Si l’achat est financé à 65 % par de la dette, cela couvre 65 millions €, l’investisseur en capital apportant les 35 millions manquants.
Au bout de cinq ans, la participation de l’investisseur vaut le prix de vente, net de l’encours de la dette qui, pour simplifier, est toujours de 65 millions €. Il encaisse donc 81.93 millions €, soit un rendement annualisé de 18.50 % sur son investissement initial de 35 millions d’euros.
Mais que se passerait-il si, dans le nouvel environnement actuel, il n’était possible d’obtenir que 60 % de financement par emprunt, ou 55 %, voire moins ?
Nous supposons que la valeur de vente reste la même, soit une valeur projetée de 146.9 millions € dans cinq ans. Si, par exemple, seul un financement par emprunt de 50 % était possible, le prix d’achat devrait baisser de 12 % pour que les investisseurs puissent toujours obtenir un rendement de 18.50 % ; ce niveau de décote pourrait ainsi être moins significatif qu’anticipé par un grand nombre.
Quelle est la réduction du prix d’entrée nécessaire pour compenser la baisse du levier et obtenir le même rendement ?
Et si l’inflation restait durablement plus élevée ?
Le vieillissement de la population, le ralentissement de la mondialisation et la transition vers des sources d’énergie plus coûteuses sont autant de facteurs qui, combinés, devraient maintenir l’inflation à un niveau structurellement plus élevé.
Il s’agit d’un problème mondial qui affecte toutes les classes d’actifs, tant les actions que les obligations, les marchés cotés, comme les marchés privés ; le Private Equity n’est pas épargné. Outre son impact sur l’endettement, comme décrit ci-dessus, l’inflation pèsera sur la rentabilité de nombreuses entreprises car leur base de coûts augmentera.
Cependant, toutes les entreprises ne seront pas affectées de la même manière.
Celles en mesure de répercuter la hausse des coûts sur leurs prix résisteront mieux. En revanche, celles moins bien positionnées sur le marché ou dont les produits et services sont plus facilement substituables éprouveront des difficultés.
Au cours des années à venir, ce sont ces critères qui distingueront les entreprises gagnantes tout comme les investisseurs en Private Equity performants.
Les investisseurs en Private Equity n’ont pas à craindre les conséquences d’une inflation structurellement plus élevée et d’une intensification des conflits géopolitiques.

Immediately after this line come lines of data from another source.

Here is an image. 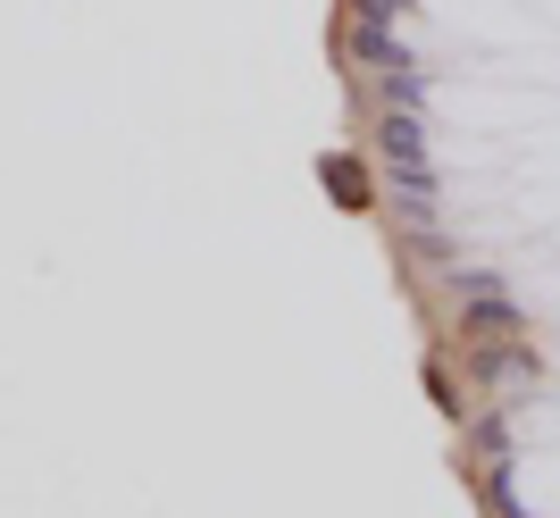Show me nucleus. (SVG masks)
<instances>
[{
  "instance_id": "f257e3e1",
  "label": "nucleus",
  "mask_w": 560,
  "mask_h": 518,
  "mask_svg": "<svg viewBox=\"0 0 560 518\" xmlns=\"http://www.w3.org/2000/svg\"><path fill=\"white\" fill-rule=\"evenodd\" d=\"M460 293H468V302H460V334H486V343H502V334L527 327V309H518L511 293H493L486 276H468Z\"/></svg>"
},
{
  "instance_id": "f03ea898",
  "label": "nucleus",
  "mask_w": 560,
  "mask_h": 518,
  "mask_svg": "<svg viewBox=\"0 0 560 518\" xmlns=\"http://www.w3.org/2000/svg\"><path fill=\"white\" fill-rule=\"evenodd\" d=\"M376 151H385V167H394V176H419V167H435V151H427V134H419V109H385V126H376Z\"/></svg>"
},
{
  "instance_id": "7ed1b4c3",
  "label": "nucleus",
  "mask_w": 560,
  "mask_h": 518,
  "mask_svg": "<svg viewBox=\"0 0 560 518\" xmlns=\"http://www.w3.org/2000/svg\"><path fill=\"white\" fill-rule=\"evenodd\" d=\"M343 50L360 59V68H401V43H394V17H369V9H351V34H343Z\"/></svg>"
},
{
  "instance_id": "20e7f679",
  "label": "nucleus",
  "mask_w": 560,
  "mask_h": 518,
  "mask_svg": "<svg viewBox=\"0 0 560 518\" xmlns=\"http://www.w3.org/2000/svg\"><path fill=\"white\" fill-rule=\"evenodd\" d=\"M394 217L410 226V235H435V217H444V201H435V167L394 176Z\"/></svg>"
},
{
  "instance_id": "39448f33",
  "label": "nucleus",
  "mask_w": 560,
  "mask_h": 518,
  "mask_svg": "<svg viewBox=\"0 0 560 518\" xmlns=\"http://www.w3.org/2000/svg\"><path fill=\"white\" fill-rule=\"evenodd\" d=\"M486 377H502V385H536V352H527V343H518V334H502V343H486Z\"/></svg>"
},
{
  "instance_id": "423d86ee",
  "label": "nucleus",
  "mask_w": 560,
  "mask_h": 518,
  "mask_svg": "<svg viewBox=\"0 0 560 518\" xmlns=\"http://www.w3.org/2000/svg\"><path fill=\"white\" fill-rule=\"evenodd\" d=\"M376 93H385V109H427V75L419 68H385Z\"/></svg>"
},
{
  "instance_id": "0eeeda50",
  "label": "nucleus",
  "mask_w": 560,
  "mask_h": 518,
  "mask_svg": "<svg viewBox=\"0 0 560 518\" xmlns=\"http://www.w3.org/2000/svg\"><path fill=\"white\" fill-rule=\"evenodd\" d=\"M318 176H327V185H335V201H343V210H369V176H360V167H351V160H327V167H318Z\"/></svg>"
},
{
  "instance_id": "6e6552de",
  "label": "nucleus",
  "mask_w": 560,
  "mask_h": 518,
  "mask_svg": "<svg viewBox=\"0 0 560 518\" xmlns=\"http://www.w3.org/2000/svg\"><path fill=\"white\" fill-rule=\"evenodd\" d=\"M477 451H486V460H511V419H477Z\"/></svg>"
},
{
  "instance_id": "1a4fd4ad",
  "label": "nucleus",
  "mask_w": 560,
  "mask_h": 518,
  "mask_svg": "<svg viewBox=\"0 0 560 518\" xmlns=\"http://www.w3.org/2000/svg\"><path fill=\"white\" fill-rule=\"evenodd\" d=\"M351 9H369V17H410V0H351Z\"/></svg>"
}]
</instances>
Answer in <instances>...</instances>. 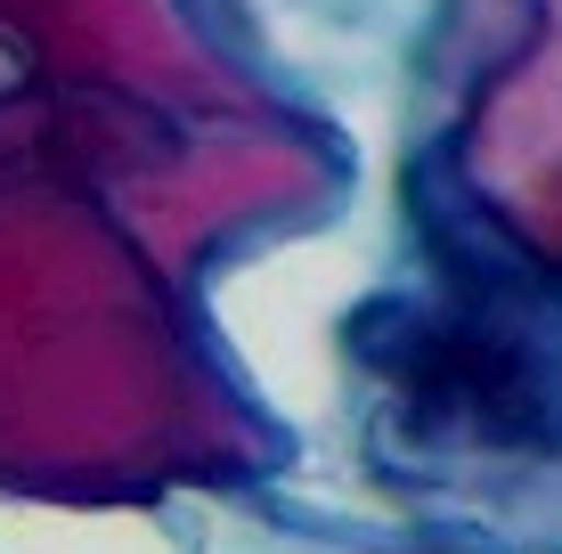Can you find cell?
<instances>
[{"instance_id": "obj_1", "label": "cell", "mask_w": 562, "mask_h": 554, "mask_svg": "<svg viewBox=\"0 0 562 554\" xmlns=\"http://www.w3.org/2000/svg\"><path fill=\"white\" fill-rule=\"evenodd\" d=\"M392 278V204L367 180L326 228L254 245L204 278V318L237 384L302 441H335L351 416V327Z\"/></svg>"}, {"instance_id": "obj_2", "label": "cell", "mask_w": 562, "mask_h": 554, "mask_svg": "<svg viewBox=\"0 0 562 554\" xmlns=\"http://www.w3.org/2000/svg\"><path fill=\"white\" fill-rule=\"evenodd\" d=\"M196 9L261 82L342 114L359 139H392L416 66L457 0H196Z\"/></svg>"}, {"instance_id": "obj_3", "label": "cell", "mask_w": 562, "mask_h": 554, "mask_svg": "<svg viewBox=\"0 0 562 554\" xmlns=\"http://www.w3.org/2000/svg\"><path fill=\"white\" fill-rule=\"evenodd\" d=\"M481 204L538 270L562 278V0H530V42L481 131Z\"/></svg>"}, {"instance_id": "obj_4", "label": "cell", "mask_w": 562, "mask_h": 554, "mask_svg": "<svg viewBox=\"0 0 562 554\" xmlns=\"http://www.w3.org/2000/svg\"><path fill=\"white\" fill-rule=\"evenodd\" d=\"M188 530V554H457L408 522L351 506H302L294 489H204L171 506Z\"/></svg>"}, {"instance_id": "obj_5", "label": "cell", "mask_w": 562, "mask_h": 554, "mask_svg": "<svg viewBox=\"0 0 562 554\" xmlns=\"http://www.w3.org/2000/svg\"><path fill=\"white\" fill-rule=\"evenodd\" d=\"M0 554H188V530L147 506H42L0 489Z\"/></svg>"}]
</instances>
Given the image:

Bien que l’économie mondiale soit continuellement confrontée à des défis, les rendements restent solides, quelles que soient les circonstances. Certes, l’effet porteur des taux d’intérêt bon marché s’estompe, mais la possibilité d’acheter des entreprises à un prix inférieur compensera largement cette tendance.
Les fonds axés sur les petites et moyennes entreprises semblent ainsi particulièrement bien positionnés pour affronter la période à venir.